Courtesy of P. Corvan

This photograph from the 1950s shows the Stevenson screen and the 5-inch raingauge behind it close to the path. The tubes containing the soil thermometers are obscured by the raingauge. The sunshine tower has been removed, but the staircase left in front of the Robinson dome. The Dome that previously housed the Calver Telescope has been demolished and a new dome built to the right which now houses a Schmidt Telescope constructed from the parts of the Old Calver Telescope.

Courtesy of P. Corvan

An aerial view of Armagh Observatory taken in 1983, showing the Stevenson Screen beside the Robinson Dome and the rain gauges between the Screen and the Library Building.

From the John McConnell Collection

This photograph, taken from the sunshine tower in 1983 shows the Stevenson screen and the 8-inch raingauge behind it close to the path. The tubes containing the soil thermometers are 5 feet from the path and are just visible in the grass. The old sunshine tower is still in front of the Robinson Dome. The cup anemometer has been moved to the roof of the Sector Tower.

Courtesy of P. Corvan

This picture shows the position of the sunshine tower in 1983 with the Planetarium in the background. In 1988 the remaining met. instruments were moved to this location.

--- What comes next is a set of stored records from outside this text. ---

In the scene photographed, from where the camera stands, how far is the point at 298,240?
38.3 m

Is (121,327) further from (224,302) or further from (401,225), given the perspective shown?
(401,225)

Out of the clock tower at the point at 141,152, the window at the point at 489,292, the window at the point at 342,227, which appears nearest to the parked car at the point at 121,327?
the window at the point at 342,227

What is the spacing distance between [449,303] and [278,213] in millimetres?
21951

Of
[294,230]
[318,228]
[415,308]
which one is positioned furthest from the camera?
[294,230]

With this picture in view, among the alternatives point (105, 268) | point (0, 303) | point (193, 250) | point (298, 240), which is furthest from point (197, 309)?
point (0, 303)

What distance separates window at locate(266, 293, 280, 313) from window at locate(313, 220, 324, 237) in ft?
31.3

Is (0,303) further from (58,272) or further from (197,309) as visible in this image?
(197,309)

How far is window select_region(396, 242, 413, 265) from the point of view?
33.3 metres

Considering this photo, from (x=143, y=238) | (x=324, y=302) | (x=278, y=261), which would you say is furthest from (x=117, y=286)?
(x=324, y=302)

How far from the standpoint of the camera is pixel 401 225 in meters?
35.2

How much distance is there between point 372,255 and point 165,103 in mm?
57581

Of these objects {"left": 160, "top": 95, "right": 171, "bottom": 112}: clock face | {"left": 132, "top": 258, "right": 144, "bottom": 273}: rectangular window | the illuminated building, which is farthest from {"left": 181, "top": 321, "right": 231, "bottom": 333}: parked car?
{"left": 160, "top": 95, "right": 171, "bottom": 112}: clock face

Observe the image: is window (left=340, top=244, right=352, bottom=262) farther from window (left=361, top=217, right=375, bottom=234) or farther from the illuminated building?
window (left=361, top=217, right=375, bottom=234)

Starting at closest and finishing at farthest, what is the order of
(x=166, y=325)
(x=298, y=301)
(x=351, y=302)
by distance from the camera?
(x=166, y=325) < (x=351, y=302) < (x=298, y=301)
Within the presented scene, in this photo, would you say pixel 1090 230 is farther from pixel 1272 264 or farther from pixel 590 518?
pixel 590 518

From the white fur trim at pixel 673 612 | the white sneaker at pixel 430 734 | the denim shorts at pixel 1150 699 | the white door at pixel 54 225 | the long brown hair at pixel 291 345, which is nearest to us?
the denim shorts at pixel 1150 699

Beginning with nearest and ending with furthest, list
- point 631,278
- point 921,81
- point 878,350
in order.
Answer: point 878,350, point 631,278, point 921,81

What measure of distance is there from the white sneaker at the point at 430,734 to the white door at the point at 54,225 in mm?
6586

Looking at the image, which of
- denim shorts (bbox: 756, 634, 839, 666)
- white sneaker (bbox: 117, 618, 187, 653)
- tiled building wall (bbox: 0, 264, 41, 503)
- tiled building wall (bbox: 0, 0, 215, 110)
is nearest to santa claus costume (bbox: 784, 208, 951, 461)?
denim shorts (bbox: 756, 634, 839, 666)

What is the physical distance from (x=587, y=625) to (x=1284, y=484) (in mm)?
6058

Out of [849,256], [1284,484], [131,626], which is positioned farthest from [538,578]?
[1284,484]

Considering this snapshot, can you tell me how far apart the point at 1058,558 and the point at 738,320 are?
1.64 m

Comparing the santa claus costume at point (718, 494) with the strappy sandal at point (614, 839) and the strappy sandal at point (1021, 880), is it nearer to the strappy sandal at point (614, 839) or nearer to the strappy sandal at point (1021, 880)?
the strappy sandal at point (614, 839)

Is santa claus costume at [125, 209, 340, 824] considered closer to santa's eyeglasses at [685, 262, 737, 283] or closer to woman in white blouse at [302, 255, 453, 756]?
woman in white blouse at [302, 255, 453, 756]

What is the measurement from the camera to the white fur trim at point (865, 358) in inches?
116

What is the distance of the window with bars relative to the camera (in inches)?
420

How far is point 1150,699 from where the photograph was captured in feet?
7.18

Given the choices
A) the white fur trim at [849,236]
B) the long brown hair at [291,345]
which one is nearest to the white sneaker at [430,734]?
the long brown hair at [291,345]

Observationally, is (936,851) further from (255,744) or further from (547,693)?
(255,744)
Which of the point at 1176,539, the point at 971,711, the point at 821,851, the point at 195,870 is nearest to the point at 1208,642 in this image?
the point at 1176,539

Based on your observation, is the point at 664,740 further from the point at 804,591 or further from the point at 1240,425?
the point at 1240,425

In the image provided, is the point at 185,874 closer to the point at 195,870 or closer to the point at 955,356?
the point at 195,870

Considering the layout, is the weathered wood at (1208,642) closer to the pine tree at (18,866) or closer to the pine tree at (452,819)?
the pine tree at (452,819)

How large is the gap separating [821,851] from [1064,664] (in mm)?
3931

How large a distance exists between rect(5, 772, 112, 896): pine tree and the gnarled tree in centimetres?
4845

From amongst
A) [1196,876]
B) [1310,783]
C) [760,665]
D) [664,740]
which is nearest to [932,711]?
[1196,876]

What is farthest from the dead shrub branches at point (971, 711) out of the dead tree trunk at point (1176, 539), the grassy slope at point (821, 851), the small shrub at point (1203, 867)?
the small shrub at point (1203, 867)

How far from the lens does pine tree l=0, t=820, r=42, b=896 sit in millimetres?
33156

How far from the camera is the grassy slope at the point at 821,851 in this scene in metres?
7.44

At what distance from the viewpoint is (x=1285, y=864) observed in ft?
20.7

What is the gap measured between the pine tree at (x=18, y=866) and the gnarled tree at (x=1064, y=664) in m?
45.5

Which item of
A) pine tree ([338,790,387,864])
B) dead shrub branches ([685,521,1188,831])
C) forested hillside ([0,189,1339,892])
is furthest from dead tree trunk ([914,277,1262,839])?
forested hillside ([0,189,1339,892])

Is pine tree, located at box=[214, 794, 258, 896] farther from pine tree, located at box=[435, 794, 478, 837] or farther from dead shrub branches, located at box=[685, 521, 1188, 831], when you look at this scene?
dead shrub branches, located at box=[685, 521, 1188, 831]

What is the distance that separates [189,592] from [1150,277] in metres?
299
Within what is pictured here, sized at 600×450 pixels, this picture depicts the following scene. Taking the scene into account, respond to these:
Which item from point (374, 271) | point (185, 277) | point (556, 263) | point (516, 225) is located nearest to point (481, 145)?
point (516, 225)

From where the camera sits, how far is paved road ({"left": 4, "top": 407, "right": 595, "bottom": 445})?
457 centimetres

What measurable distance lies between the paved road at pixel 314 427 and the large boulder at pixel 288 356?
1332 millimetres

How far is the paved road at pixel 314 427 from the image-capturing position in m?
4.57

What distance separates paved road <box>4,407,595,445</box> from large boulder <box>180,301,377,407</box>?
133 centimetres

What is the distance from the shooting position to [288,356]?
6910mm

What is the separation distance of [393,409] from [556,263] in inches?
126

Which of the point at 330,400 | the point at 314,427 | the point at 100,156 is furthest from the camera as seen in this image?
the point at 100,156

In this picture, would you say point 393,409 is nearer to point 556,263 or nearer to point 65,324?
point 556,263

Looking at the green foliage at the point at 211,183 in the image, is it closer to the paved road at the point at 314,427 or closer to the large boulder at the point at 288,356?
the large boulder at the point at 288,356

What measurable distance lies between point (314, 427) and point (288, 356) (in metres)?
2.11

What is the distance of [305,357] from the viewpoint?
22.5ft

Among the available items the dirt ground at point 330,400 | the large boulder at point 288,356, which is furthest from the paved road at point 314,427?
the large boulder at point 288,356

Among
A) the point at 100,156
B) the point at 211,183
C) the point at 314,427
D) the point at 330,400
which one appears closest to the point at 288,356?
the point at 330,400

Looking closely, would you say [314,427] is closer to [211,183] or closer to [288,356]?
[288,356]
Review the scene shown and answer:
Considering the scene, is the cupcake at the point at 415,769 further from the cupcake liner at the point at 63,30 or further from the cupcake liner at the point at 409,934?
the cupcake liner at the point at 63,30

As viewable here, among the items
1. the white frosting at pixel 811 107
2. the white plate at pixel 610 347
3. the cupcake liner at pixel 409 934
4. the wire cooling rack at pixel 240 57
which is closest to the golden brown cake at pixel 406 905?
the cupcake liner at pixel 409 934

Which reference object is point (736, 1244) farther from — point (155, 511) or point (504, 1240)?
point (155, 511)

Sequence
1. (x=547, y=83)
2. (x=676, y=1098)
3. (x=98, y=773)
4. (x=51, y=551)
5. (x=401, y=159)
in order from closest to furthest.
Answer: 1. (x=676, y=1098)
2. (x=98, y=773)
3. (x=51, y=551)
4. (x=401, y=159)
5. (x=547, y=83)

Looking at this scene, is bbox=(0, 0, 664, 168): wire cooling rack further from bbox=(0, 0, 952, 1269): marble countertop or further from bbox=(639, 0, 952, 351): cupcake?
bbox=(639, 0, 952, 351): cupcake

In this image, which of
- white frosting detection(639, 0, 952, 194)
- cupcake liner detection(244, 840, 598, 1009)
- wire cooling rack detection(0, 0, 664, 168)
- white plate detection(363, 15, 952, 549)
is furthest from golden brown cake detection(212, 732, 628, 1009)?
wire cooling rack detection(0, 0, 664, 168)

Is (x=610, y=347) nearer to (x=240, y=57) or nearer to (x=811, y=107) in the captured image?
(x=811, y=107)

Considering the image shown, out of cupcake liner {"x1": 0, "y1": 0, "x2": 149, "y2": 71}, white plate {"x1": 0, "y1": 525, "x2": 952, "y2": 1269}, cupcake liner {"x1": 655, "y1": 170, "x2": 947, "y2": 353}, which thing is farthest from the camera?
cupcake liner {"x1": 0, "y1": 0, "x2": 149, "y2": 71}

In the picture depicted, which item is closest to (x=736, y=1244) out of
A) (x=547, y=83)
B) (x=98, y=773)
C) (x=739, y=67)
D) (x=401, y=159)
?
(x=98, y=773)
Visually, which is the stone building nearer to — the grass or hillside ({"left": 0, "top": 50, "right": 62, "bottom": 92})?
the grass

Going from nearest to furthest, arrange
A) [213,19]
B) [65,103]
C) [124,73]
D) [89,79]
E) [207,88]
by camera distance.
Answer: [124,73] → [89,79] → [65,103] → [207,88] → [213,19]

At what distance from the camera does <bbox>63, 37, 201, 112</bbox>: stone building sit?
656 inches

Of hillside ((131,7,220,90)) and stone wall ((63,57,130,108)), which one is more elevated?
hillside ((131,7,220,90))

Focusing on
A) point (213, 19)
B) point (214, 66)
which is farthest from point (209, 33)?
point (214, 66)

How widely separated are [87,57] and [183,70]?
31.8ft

From the John McConnell Collection

The picture shows the station in 1999. You can see the new sunshine tower to the right and the old sunshine tower (removed later that year) to the left. The Stevenson Screen and raingauge are visible. Also shown is the fence erected that year after the sunshine recorder glass ball was stolen twice.

The sunshine recorder in 2005 at the top of the new sunshine tower. The post to right of centre holds the anemometer and sunshine recorder from one of the old automatic weather stations.

 

The Met Station in October 2020. You can see the Stevenson Screen to the left and the sunshine tower to its right. Mostly hidden behind the Stevenson Screen is the Automated Weather Station, with an anemometer and weather vane on top of its small tower. The Church of Ireland Cathedral can be seen between the trees to the right.